**BLOCCO DI TESTO**

Relazione alla Festa Sociale 2012 – 6/9 settembre
Riportiamo il discorso del Presidente Vareno Cucini…
Buongiorno a tutti i convenuti e benvenuti nella nostra sede, in una sala più luminosa del solito perchè fresca d’imbiancatura, opera dei Volontari; con nuove veneziane, dono una impresa coinvolta da una Volontaria; con il nostro motto in bellavista in un brillante blù scelto da Monica Minucci; dopo aver inaugurato una ambulanza gialla come il cavallo di Brancaleone, frutto del lavoro di tutti e di rilevanti donazioni che hanno consentito la disponibilità di risorse economiche sufficienti all’acquisto. Gialla perchè questo è il colore europeo dei mezzi di soccorso sanitario che la burocrazia italiana, quasi da sola, continua ad osteggiare; come se l’Unità Europea, non solo degli interessi, ma anche dei popoli, avesse una alternativa. La Pubblica ha forzato le resistenze e ha guardato avanti, all’Europa; come sede dove anche il Volontariato deve giocare la sua partita decisiva. Gialla perché le livree europee dei mezzi di intervento sanitario, dell’ordine pubblico e antincendio hanno una motivazione vera nella necessità di essere riconoscibili anche dagli affetti da daltonismo.
La nostra cerimoniera, la Vice Presidente Donatella Bizzarri, quest’anno ha avuto, quindi, più lavoro; io mi associo alle sue considerazioni ed ai ringraziamenti che ha rivolto ai Donatori e ai gentili Ospiti. Le donazioni raccolte e le presenze di questi giorni sono la cifra delle nostre relazioni con le gente e la città e le sue istituzioni.
Una vena solidale che “tira” anche in questi tempi difficili e che alimenta il “Cuore Volontario nel tempo della crisi” come titolava la nostra iniziativa di libero confronto di venerdi sera.

**OBIETTIVO A**
Nella relazione, chi è indicato come cerimoniera?
**OBIETTIVO B**
Traduci in inglese questa frase della relazione: "La Pubblica ha forzato le resistenze e ha guardato avanti, all’Europa; come sede dove anche il Volontariato deve giocare la sua partita decisiva."

**SEZIONE DATI**
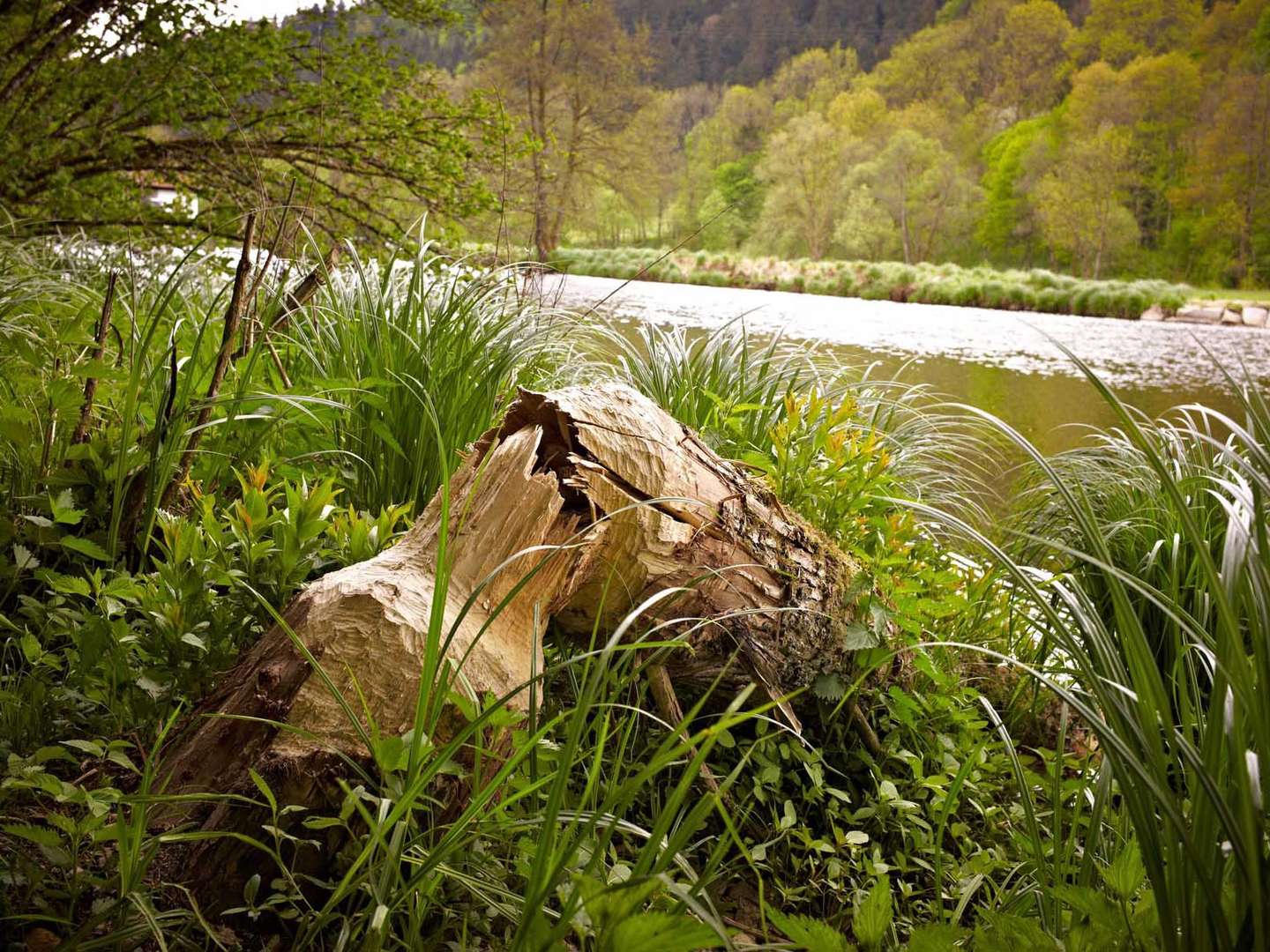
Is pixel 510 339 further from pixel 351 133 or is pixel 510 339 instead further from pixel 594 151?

**RISULTATO A**
La Vice Presidente Donatella Bizzarri.

**RISULTATO B**
The Pubblica pushed through the resistance and looked ahead, to Europe, as the arena where Volunteering too must play its decisive match.